Hilal

YEAR
2022

LOCATION
Oman

Towards the sky

Hilāl (هلال), the Arabic word for “crescent,” refers to the first visible crescent moon following a new moon, marking the beginning of a new month in the Islamic calendar. This celestial event holds particular significance in Islamic tradition, as religious authorities use the sighting of the crescent moon to determine the start of Ramadan.

This project consists of a series of photosensitive sheets exposed directly to the sky and surrounding elements over the sands and dunes of the Omani desert during the first 15 nights of Ramadan—the Hilāl moon phase. These long-exposure impressions, captured between sunset and sunrise, forego conventional photographic tools such as cameras and lenses, instead recording only the precise portion of sky positioned above each sheet. Unlike traditional sky photography, which seeks to maximize field of view, Hilāl embraces an empirical approach, allowing each work to emerge organically from its unique environmental conditions.

Exposure times ranged from one to five hours, with each sheet developed, fixed, and washed on-site before sunrise. The absence of a camera renders the results inherently unpredictable—some sheets capture a sky void of stars, while others reveal celestial movement, faint traces of clouds, or the subtle impact of passing car lights, perhaps from a Bedouin family journeying through the desert. The resulting works exist beyond singular interpretation, engaging with abstraction as a conceptual framework rather than a stylistic choice.
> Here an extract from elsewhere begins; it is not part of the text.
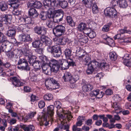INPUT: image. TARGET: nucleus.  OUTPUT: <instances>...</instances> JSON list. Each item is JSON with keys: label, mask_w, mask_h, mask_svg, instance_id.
Masks as SVG:
<instances>
[{"label": "nucleus", "mask_w": 131, "mask_h": 131, "mask_svg": "<svg viewBox=\"0 0 131 131\" xmlns=\"http://www.w3.org/2000/svg\"><path fill=\"white\" fill-rule=\"evenodd\" d=\"M42 6V4L39 1H36L35 2L34 7L37 8H39Z\"/></svg>", "instance_id": "obj_51"}, {"label": "nucleus", "mask_w": 131, "mask_h": 131, "mask_svg": "<svg viewBox=\"0 0 131 131\" xmlns=\"http://www.w3.org/2000/svg\"><path fill=\"white\" fill-rule=\"evenodd\" d=\"M28 51L30 52V54H31V52H30L29 50L27 51V56H28V59L30 65H32L36 61V57L35 56L29 55L28 53Z\"/></svg>", "instance_id": "obj_20"}, {"label": "nucleus", "mask_w": 131, "mask_h": 131, "mask_svg": "<svg viewBox=\"0 0 131 131\" xmlns=\"http://www.w3.org/2000/svg\"><path fill=\"white\" fill-rule=\"evenodd\" d=\"M127 27H124L123 29H119V31L121 34H123L126 33L129 34L131 35V31L129 30H127Z\"/></svg>", "instance_id": "obj_33"}, {"label": "nucleus", "mask_w": 131, "mask_h": 131, "mask_svg": "<svg viewBox=\"0 0 131 131\" xmlns=\"http://www.w3.org/2000/svg\"><path fill=\"white\" fill-rule=\"evenodd\" d=\"M45 85L48 89L50 90H56L59 88V84L53 78H49L46 80Z\"/></svg>", "instance_id": "obj_4"}, {"label": "nucleus", "mask_w": 131, "mask_h": 131, "mask_svg": "<svg viewBox=\"0 0 131 131\" xmlns=\"http://www.w3.org/2000/svg\"><path fill=\"white\" fill-rule=\"evenodd\" d=\"M62 54V51L54 52L52 53L53 57L55 58L60 57Z\"/></svg>", "instance_id": "obj_60"}, {"label": "nucleus", "mask_w": 131, "mask_h": 131, "mask_svg": "<svg viewBox=\"0 0 131 131\" xmlns=\"http://www.w3.org/2000/svg\"><path fill=\"white\" fill-rule=\"evenodd\" d=\"M54 40L56 41L57 43L59 45H64L66 44L67 41L66 39L64 37H62L61 38H56L54 39Z\"/></svg>", "instance_id": "obj_21"}, {"label": "nucleus", "mask_w": 131, "mask_h": 131, "mask_svg": "<svg viewBox=\"0 0 131 131\" xmlns=\"http://www.w3.org/2000/svg\"><path fill=\"white\" fill-rule=\"evenodd\" d=\"M51 2L52 6L57 7L59 3V0H50Z\"/></svg>", "instance_id": "obj_43"}, {"label": "nucleus", "mask_w": 131, "mask_h": 131, "mask_svg": "<svg viewBox=\"0 0 131 131\" xmlns=\"http://www.w3.org/2000/svg\"><path fill=\"white\" fill-rule=\"evenodd\" d=\"M30 101L31 102H34L35 101L38 100V97L35 95L32 94L30 96Z\"/></svg>", "instance_id": "obj_59"}, {"label": "nucleus", "mask_w": 131, "mask_h": 131, "mask_svg": "<svg viewBox=\"0 0 131 131\" xmlns=\"http://www.w3.org/2000/svg\"><path fill=\"white\" fill-rule=\"evenodd\" d=\"M100 67L102 69H107L109 67L108 63H106L102 62L100 64Z\"/></svg>", "instance_id": "obj_40"}, {"label": "nucleus", "mask_w": 131, "mask_h": 131, "mask_svg": "<svg viewBox=\"0 0 131 131\" xmlns=\"http://www.w3.org/2000/svg\"><path fill=\"white\" fill-rule=\"evenodd\" d=\"M53 95L50 93H47L43 96V99L46 101H49L53 98Z\"/></svg>", "instance_id": "obj_34"}, {"label": "nucleus", "mask_w": 131, "mask_h": 131, "mask_svg": "<svg viewBox=\"0 0 131 131\" xmlns=\"http://www.w3.org/2000/svg\"><path fill=\"white\" fill-rule=\"evenodd\" d=\"M82 2L87 8L91 7L93 4L92 0H83Z\"/></svg>", "instance_id": "obj_31"}, {"label": "nucleus", "mask_w": 131, "mask_h": 131, "mask_svg": "<svg viewBox=\"0 0 131 131\" xmlns=\"http://www.w3.org/2000/svg\"><path fill=\"white\" fill-rule=\"evenodd\" d=\"M6 35L9 37H14L16 34V31L14 27L9 26L8 28Z\"/></svg>", "instance_id": "obj_14"}, {"label": "nucleus", "mask_w": 131, "mask_h": 131, "mask_svg": "<svg viewBox=\"0 0 131 131\" xmlns=\"http://www.w3.org/2000/svg\"><path fill=\"white\" fill-rule=\"evenodd\" d=\"M54 105L57 110V113L60 120L63 123L67 122V120L69 122L73 117L70 111H65L61 108V104L58 101H56L54 103Z\"/></svg>", "instance_id": "obj_1"}, {"label": "nucleus", "mask_w": 131, "mask_h": 131, "mask_svg": "<svg viewBox=\"0 0 131 131\" xmlns=\"http://www.w3.org/2000/svg\"><path fill=\"white\" fill-rule=\"evenodd\" d=\"M61 51H62L60 47L57 46H53V48L52 53Z\"/></svg>", "instance_id": "obj_52"}, {"label": "nucleus", "mask_w": 131, "mask_h": 131, "mask_svg": "<svg viewBox=\"0 0 131 131\" xmlns=\"http://www.w3.org/2000/svg\"><path fill=\"white\" fill-rule=\"evenodd\" d=\"M29 15L33 18H36L38 16L37 11L34 8H30L29 10Z\"/></svg>", "instance_id": "obj_19"}, {"label": "nucleus", "mask_w": 131, "mask_h": 131, "mask_svg": "<svg viewBox=\"0 0 131 131\" xmlns=\"http://www.w3.org/2000/svg\"><path fill=\"white\" fill-rule=\"evenodd\" d=\"M92 11L93 13L94 14H96L98 12V8L96 4H93L92 8Z\"/></svg>", "instance_id": "obj_45"}, {"label": "nucleus", "mask_w": 131, "mask_h": 131, "mask_svg": "<svg viewBox=\"0 0 131 131\" xmlns=\"http://www.w3.org/2000/svg\"><path fill=\"white\" fill-rule=\"evenodd\" d=\"M118 5L117 3V1L115 0H112L110 3V6L111 7L114 8L117 5Z\"/></svg>", "instance_id": "obj_55"}, {"label": "nucleus", "mask_w": 131, "mask_h": 131, "mask_svg": "<svg viewBox=\"0 0 131 131\" xmlns=\"http://www.w3.org/2000/svg\"><path fill=\"white\" fill-rule=\"evenodd\" d=\"M79 59L82 61L85 64L91 61V58L88 53L85 52H83V54L79 57Z\"/></svg>", "instance_id": "obj_10"}, {"label": "nucleus", "mask_w": 131, "mask_h": 131, "mask_svg": "<svg viewBox=\"0 0 131 131\" xmlns=\"http://www.w3.org/2000/svg\"><path fill=\"white\" fill-rule=\"evenodd\" d=\"M42 45L40 40H35L32 43V46L34 48H39L40 47H41Z\"/></svg>", "instance_id": "obj_27"}, {"label": "nucleus", "mask_w": 131, "mask_h": 131, "mask_svg": "<svg viewBox=\"0 0 131 131\" xmlns=\"http://www.w3.org/2000/svg\"><path fill=\"white\" fill-rule=\"evenodd\" d=\"M21 128L24 131H33L35 129V127L32 125H30L28 126L23 125Z\"/></svg>", "instance_id": "obj_23"}, {"label": "nucleus", "mask_w": 131, "mask_h": 131, "mask_svg": "<svg viewBox=\"0 0 131 131\" xmlns=\"http://www.w3.org/2000/svg\"><path fill=\"white\" fill-rule=\"evenodd\" d=\"M117 3L120 8H126L128 5L126 0H117Z\"/></svg>", "instance_id": "obj_18"}, {"label": "nucleus", "mask_w": 131, "mask_h": 131, "mask_svg": "<svg viewBox=\"0 0 131 131\" xmlns=\"http://www.w3.org/2000/svg\"><path fill=\"white\" fill-rule=\"evenodd\" d=\"M131 58V55L128 54H125L124 56L122 58L123 61L125 60H129Z\"/></svg>", "instance_id": "obj_56"}, {"label": "nucleus", "mask_w": 131, "mask_h": 131, "mask_svg": "<svg viewBox=\"0 0 131 131\" xmlns=\"http://www.w3.org/2000/svg\"><path fill=\"white\" fill-rule=\"evenodd\" d=\"M89 31H87L85 32V34L87 35L90 38H93L95 37L96 36L95 32L93 31H91L90 32Z\"/></svg>", "instance_id": "obj_35"}, {"label": "nucleus", "mask_w": 131, "mask_h": 131, "mask_svg": "<svg viewBox=\"0 0 131 131\" xmlns=\"http://www.w3.org/2000/svg\"><path fill=\"white\" fill-rule=\"evenodd\" d=\"M95 68L92 65L91 63L89 64L88 69L86 70L87 74L89 75L92 74L94 71Z\"/></svg>", "instance_id": "obj_29"}, {"label": "nucleus", "mask_w": 131, "mask_h": 131, "mask_svg": "<svg viewBox=\"0 0 131 131\" xmlns=\"http://www.w3.org/2000/svg\"><path fill=\"white\" fill-rule=\"evenodd\" d=\"M114 101V102L118 103L121 100V98L119 94H115L112 97Z\"/></svg>", "instance_id": "obj_37"}, {"label": "nucleus", "mask_w": 131, "mask_h": 131, "mask_svg": "<svg viewBox=\"0 0 131 131\" xmlns=\"http://www.w3.org/2000/svg\"><path fill=\"white\" fill-rule=\"evenodd\" d=\"M54 106L53 105H50L47 107V113L50 116L51 119L53 120V115Z\"/></svg>", "instance_id": "obj_22"}, {"label": "nucleus", "mask_w": 131, "mask_h": 131, "mask_svg": "<svg viewBox=\"0 0 131 131\" xmlns=\"http://www.w3.org/2000/svg\"><path fill=\"white\" fill-rule=\"evenodd\" d=\"M6 55L9 58L11 59L14 57L15 54L13 51H9L7 53Z\"/></svg>", "instance_id": "obj_53"}, {"label": "nucleus", "mask_w": 131, "mask_h": 131, "mask_svg": "<svg viewBox=\"0 0 131 131\" xmlns=\"http://www.w3.org/2000/svg\"><path fill=\"white\" fill-rule=\"evenodd\" d=\"M40 62L39 61H37L34 62L32 65L34 67L35 69L39 70L40 68Z\"/></svg>", "instance_id": "obj_42"}, {"label": "nucleus", "mask_w": 131, "mask_h": 131, "mask_svg": "<svg viewBox=\"0 0 131 131\" xmlns=\"http://www.w3.org/2000/svg\"><path fill=\"white\" fill-rule=\"evenodd\" d=\"M52 31L53 34L56 36L60 37L64 34L65 28L61 25H58L53 29Z\"/></svg>", "instance_id": "obj_6"}, {"label": "nucleus", "mask_w": 131, "mask_h": 131, "mask_svg": "<svg viewBox=\"0 0 131 131\" xmlns=\"http://www.w3.org/2000/svg\"><path fill=\"white\" fill-rule=\"evenodd\" d=\"M91 63L95 68L99 66V63L95 60H93Z\"/></svg>", "instance_id": "obj_62"}, {"label": "nucleus", "mask_w": 131, "mask_h": 131, "mask_svg": "<svg viewBox=\"0 0 131 131\" xmlns=\"http://www.w3.org/2000/svg\"><path fill=\"white\" fill-rule=\"evenodd\" d=\"M59 3L58 5L61 6V7L63 8H66L68 5V3L67 1H60L59 0Z\"/></svg>", "instance_id": "obj_41"}, {"label": "nucleus", "mask_w": 131, "mask_h": 131, "mask_svg": "<svg viewBox=\"0 0 131 131\" xmlns=\"http://www.w3.org/2000/svg\"><path fill=\"white\" fill-rule=\"evenodd\" d=\"M60 61V65L61 66L62 70H66L69 68L68 61H65L63 62L61 61Z\"/></svg>", "instance_id": "obj_25"}, {"label": "nucleus", "mask_w": 131, "mask_h": 131, "mask_svg": "<svg viewBox=\"0 0 131 131\" xmlns=\"http://www.w3.org/2000/svg\"><path fill=\"white\" fill-rule=\"evenodd\" d=\"M84 117L81 116H79L78 118V121L76 123L77 126H80L82 124V122L84 121Z\"/></svg>", "instance_id": "obj_32"}, {"label": "nucleus", "mask_w": 131, "mask_h": 131, "mask_svg": "<svg viewBox=\"0 0 131 131\" xmlns=\"http://www.w3.org/2000/svg\"><path fill=\"white\" fill-rule=\"evenodd\" d=\"M17 65V68L20 70L27 71L30 70L28 62L24 59H20L18 61Z\"/></svg>", "instance_id": "obj_5"}, {"label": "nucleus", "mask_w": 131, "mask_h": 131, "mask_svg": "<svg viewBox=\"0 0 131 131\" xmlns=\"http://www.w3.org/2000/svg\"><path fill=\"white\" fill-rule=\"evenodd\" d=\"M19 127L18 125L15 126H11L9 128V131H19Z\"/></svg>", "instance_id": "obj_48"}, {"label": "nucleus", "mask_w": 131, "mask_h": 131, "mask_svg": "<svg viewBox=\"0 0 131 131\" xmlns=\"http://www.w3.org/2000/svg\"><path fill=\"white\" fill-rule=\"evenodd\" d=\"M8 43L9 41L6 37L1 31H0V44H1V48L3 51L5 50Z\"/></svg>", "instance_id": "obj_9"}, {"label": "nucleus", "mask_w": 131, "mask_h": 131, "mask_svg": "<svg viewBox=\"0 0 131 131\" xmlns=\"http://www.w3.org/2000/svg\"><path fill=\"white\" fill-rule=\"evenodd\" d=\"M24 90L25 92L28 93L31 91V89L28 86H25L24 87Z\"/></svg>", "instance_id": "obj_64"}, {"label": "nucleus", "mask_w": 131, "mask_h": 131, "mask_svg": "<svg viewBox=\"0 0 131 131\" xmlns=\"http://www.w3.org/2000/svg\"><path fill=\"white\" fill-rule=\"evenodd\" d=\"M19 39L20 41L24 42H29L32 39L29 34L24 33L19 35Z\"/></svg>", "instance_id": "obj_13"}, {"label": "nucleus", "mask_w": 131, "mask_h": 131, "mask_svg": "<svg viewBox=\"0 0 131 131\" xmlns=\"http://www.w3.org/2000/svg\"><path fill=\"white\" fill-rule=\"evenodd\" d=\"M77 37L79 41L80 42L85 43L88 41V39L87 37L84 34H78L77 35Z\"/></svg>", "instance_id": "obj_17"}, {"label": "nucleus", "mask_w": 131, "mask_h": 131, "mask_svg": "<svg viewBox=\"0 0 131 131\" xmlns=\"http://www.w3.org/2000/svg\"><path fill=\"white\" fill-rule=\"evenodd\" d=\"M60 61H58L56 60L52 59L49 62L50 69L51 71L56 73L59 70L60 67Z\"/></svg>", "instance_id": "obj_8"}, {"label": "nucleus", "mask_w": 131, "mask_h": 131, "mask_svg": "<svg viewBox=\"0 0 131 131\" xmlns=\"http://www.w3.org/2000/svg\"><path fill=\"white\" fill-rule=\"evenodd\" d=\"M8 4L10 6V7L13 8H18L20 5L18 0H9Z\"/></svg>", "instance_id": "obj_16"}, {"label": "nucleus", "mask_w": 131, "mask_h": 131, "mask_svg": "<svg viewBox=\"0 0 131 131\" xmlns=\"http://www.w3.org/2000/svg\"><path fill=\"white\" fill-rule=\"evenodd\" d=\"M66 20L67 23L71 27H73L75 26V23L74 22L72 18L70 16H67Z\"/></svg>", "instance_id": "obj_26"}, {"label": "nucleus", "mask_w": 131, "mask_h": 131, "mask_svg": "<svg viewBox=\"0 0 131 131\" xmlns=\"http://www.w3.org/2000/svg\"><path fill=\"white\" fill-rule=\"evenodd\" d=\"M18 8H13V10L12 13L14 15H20L21 13V11L18 10L17 9Z\"/></svg>", "instance_id": "obj_44"}, {"label": "nucleus", "mask_w": 131, "mask_h": 131, "mask_svg": "<svg viewBox=\"0 0 131 131\" xmlns=\"http://www.w3.org/2000/svg\"><path fill=\"white\" fill-rule=\"evenodd\" d=\"M40 18L42 20H44L47 18V13L44 11H41L39 15Z\"/></svg>", "instance_id": "obj_38"}, {"label": "nucleus", "mask_w": 131, "mask_h": 131, "mask_svg": "<svg viewBox=\"0 0 131 131\" xmlns=\"http://www.w3.org/2000/svg\"><path fill=\"white\" fill-rule=\"evenodd\" d=\"M72 52V50L69 48H66L64 51L65 56L68 59H70Z\"/></svg>", "instance_id": "obj_28"}, {"label": "nucleus", "mask_w": 131, "mask_h": 131, "mask_svg": "<svg viewBox=\"0 0 131 131\" xmlns=\"http://www.w3.org/2000/svg\"><path fill=\"white\" fill-rule=\"evenodd\" d=\"M81 84L82 85V90L84 92L90 91L93 89L92 85L89 84L84 80H82Z\"/></svg>", "instance_id": "obj_12"}, {"label": "nucleus", "mask_w": 131, "mask_h": 131, "mask_svg": "<svg viewBox=\"0 0 131 131\" xmlns=\"http://www.w3.org/2000/svg\"><path fill=\"white\" fill-rule=\"evenodd\" d=\"M95 68L92 65L91 63L89 64L88 69L86 70L87 74L89 75L92 74L94 71Z\"/></svg>", "instance_id": "obj_30"}, {"label": "nucleus", "mask_w": 131, "mask_h": 131, "mask_svg": "<svg viewBox=\"0 0 131 131\" xmlns=\"http://www.w3.org/2000/svg\"><path fill=\"white\" fill-rule=\"evenodd\" d=\"M62 79L64 82H69L70 83V86L71 88H74L75 83L78 79V78H75L73 77L70 72H68L64 73Z\"/></svg>", "instance_id": "obj_3"}, {"label": "nucleus", "mask_w": 131, "mask_h": 131, "mask_svg": "<svg viewBox=\"0 0 131 131\" xmlns=\"http://www.w3.org/2000/svg\"><path fill=\"white\" fill-rule=\"evenodd\" d=\"M51 44L50 45L48 46L47 45H46L45 44H44L43 43V44L45 45V46H48V47L47 48V50L49 52H50L51 53V54L52 53L53 50V46H52V47L50 46V45H51L52 42L51 41Z\"/></svg>", "instance_id": "obj_58"}, {"label": "nucleus", "mask_w": 131, "mask_h": 131, "mask_svg": "<svg viewBox=\"0 0 131 131\" xmlns=\"http://www.w3.org/2000/svg\"><path fill=\"white\" fill-rule=\"evenodd\" d=\"M8 8L7 4L4 1L0 2V9L2 11H5Z\"/></svg>", "instance_id": "obj_24"}, {"label": "nucleus", "mask_w": 131, "mask_h": 131, "mask_svg": "<svg viewBox=\"0 0 131 131\" xmlns=\"http://www.w3.org/2000/svg\"><path fill=\"white\" fill-rule=\"evenodd\" d=\"M105 15L111 18H116L117 17V12L114 8L108 7L104 10Z\"/></svg>", "instance_id": "obj_7"}, {"label": "nucleus", "mask_w": 131, "mask_h": 131, "mask_svg": "<svg viewBox=\"0 0 131 131\" xmlns=\"http://www.w3.org/2000/svg\"><path fill=\"white\" fill-rule=\"evenodd\" d=\"M8 15H7L4 14L2 15L1 16V19H0L3 23L4 21L7 22L9 20Z\"/></svg>", "instance_id": "obj_39"}, {"label": "nucleus", "mask_w": 131, "mask_h": 131, "mask_svg": "<svg viewBox=\"0 0 131 131\" xmlns=\"http://www.w3.org/2000/svg\"><path fill=\"white\" fill-rule=\"evenodd\" d=\"M35 33L38 35H41V40L46 45H50L51 44V40L49 38L45 35L47 34V28L44 27L36 26L34 28Z\"/></svg>", "instance_id": "obj_2"}, {"label": "nucleus", "mask_w": 131, "mask_h": 131, "mask_svg": "<svg viewBox=\"0 0 131 131\" xmlns=\"http://www.w3.org/2000/svg\"><path fill=\"white\" fill-rule=\"evenodd\" d=\"M123 63L127 67H131V61H130L125 60L123 61Z\"/></svg>", "instance_id": "obj_61"}, {"label": "nucleus", "mask_w": 131, "mask_h": 131, "mask_svg": "<svg viewBox=\"0 0 131 131\" xmlns=\"http://www.w3.org/2000/svg\"><path fill=\"white\" fill-rule=\"evenodd\" d=\"M38 105L40 108H42L45 107V102L43 101H40L38 102Z\"/></svg>", "instance_id": "obj_57"}, {"label": "nucleus", "mask_w": 131, "mask_h": 131, "mask_svg": "<svg viewBox=\"0 0 131 131\" xmlns=\"http://www.w3.org/2000/svg\"><path fill=\"white\" fill-rule=\"evenodd\" d=\"M118 103L114 102L113 104L112 105V107L114 108L115 110H118L120 109V107L118 105Z\"/></svg>", "instance_id": "obj_54"}, {"label": "nucleus", "mask_w": 131, "mask_h": 131, "mask_svg": "<svg viewBox=\"0 0 131 131\" xmlns=\"http://www.w3.org/2000/svg\"><path fill=\"white\" fill-rule=\"evenodd\" d=\"M35 2L33 1H31L28 2L27 3V6L28 8L34 7Z\"/></svg>", "instance_id": "obj_63"}, {"label": "nucleus", "mask_w": 131, "mask_h": 131, "mask_svg": "<svg viewBox=\"0 0 131 131\" xmlns=\"http://www.w3.org/2000/svg\"><path fill=\"white\" fill-rule=\"evenodd\" d=\"M12 84L15 87H19L23 85L24 83L23 80H20L17 77H13L10 78Z\"/></svg>", "instance_id": "obj_11"}, {"label": "nucleus", "mask_w": 131, "mask_h": 131, "mask_svg": "<svg viewBox=\"0 0 131 131\" xmlns=\"http://www.w3.org/2000/svg\"><path fill=\"white\" fill-rule=\"evenodd\" d=\"M26 28V26L24 24H21L17 28L20 31H25V30Z\"/></svg>", "instance_id": "obj_47"}, {"label": "nucleus", "mask_w": 131, "mask_h": 131, "mask_svg": "<svg viewBox=\"0 0 131 131\" xmlns=\"http://www.w3.org/2000/svg\"><path fill=\"white\" fill-rule=\"evenodd\" d=\"M47 26L49 28H52L55 26V24L53 21H51L48 20L46 23Z\"/></svg>", "instance_id": "obj_46"}, {"label": "nucleus", "mask_w": 131, "mask_h": 131, "mask_svg": "<svg viewBox=\"0 0 131 131\" xmlns=\"http://www.w3.org/2000/svg\"><path fill=\"white\" fill-rule=\"evenodd\" d=\"M99 92V90H94L91 92L90 93V95L91 97L95 96L96 97Z\"/></svg>", "instance_id": "obj_50"}, {"label": "nucleus", "mask_w": 131, "mask_h": 131, "mask_svg": "<svg viewBox=\"0 0 131 131\" xmlns=\"http://www.w3.org/2000/svg\"><path fill=\"white\" fill-rule=\"evenodd\" d=\"M63 17L62 16H61L60 17H58L54 15L53 19V21L55 23L59 22L62 20Z\"/></svg>", "instance_id": "obj_49"}, {"label": "nucleus", "mask_w": 131, "mask_h": 131, "mask_svg": "<svg viewBox=\"0 0 131 131\" xmlns=\"http://www.w3.org/2000/svg\"><path fill=\"white\" fill-rule=\"evenodd\" d=\"M110 57L112 61H115L117 59V55L114 52H111L109 54Z\"/></svg>", "instance_id": "obj_36"}, {"label": "nucleus", "mask_w": 131, "mask_h": 131, "mask_svg": "<svg viewBox=\"0 0 131 131\" xmlns=\"http://www.w3.org/2000/svg\"><path fill=\"white\" fill-rule=\"evenodd\" d=\"M86 24L84 23H81L78 26V28L81 31H83L84 33L87 31H90L91 29L86 27Z\"/></svg>", "instance_id": "obj_15"}]
</instances>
As with Minelli’s earlier series, Silence Shapes and Paysage, the surrounding landscape plays a defining role in shaping the final outcome. Human intervention, environmental forces, and the ephemeral qualities of the night sky converge to create an evolving, reciprocal dialogue. The shifting position of the stars, the layering of sand carried by the wind, the residual marks of chemical emulsions—all interact in the formation of an “ideal” sky, where the waxing moon traces its path across time and space.

Throughout the process, the night itself becomes an unstable medium. At times, distant artificial lights blur the depths of darkness; at others, grains of sand settle onto the photosensitive sheets, erasing any trace of the nocturnal sky. Traditional technical concerns—sharpness, exposure control, depth of field—are rendered irrelevant. This is not photography in the conventional sense; rather, it is an attempt to render celestial phenomena without relying on iconographic representation, aligning with principles found in Islamic artistic traditions. Even the artist’s fingerprints, imprinted onto the emulsified surfaces while handling the sheets, are intentional gestures—what some might perceive as errors instead serve as metaphors for humanity’s enduring desire to “reach for the sky.” These traces embody a fragile yet profound act of seeking, a visual meditation on the human impulse to grasp higher meaning through gesture and touch.

Following weeks of extensive exploration—from the mountains to the coastline and deep into the desert, from Muscat to Salalah—the first 15 nights of Ramadan were selected as the project’s temporal framework, emphasizing both the spiritual and symbolic significance of the Hilāl phase.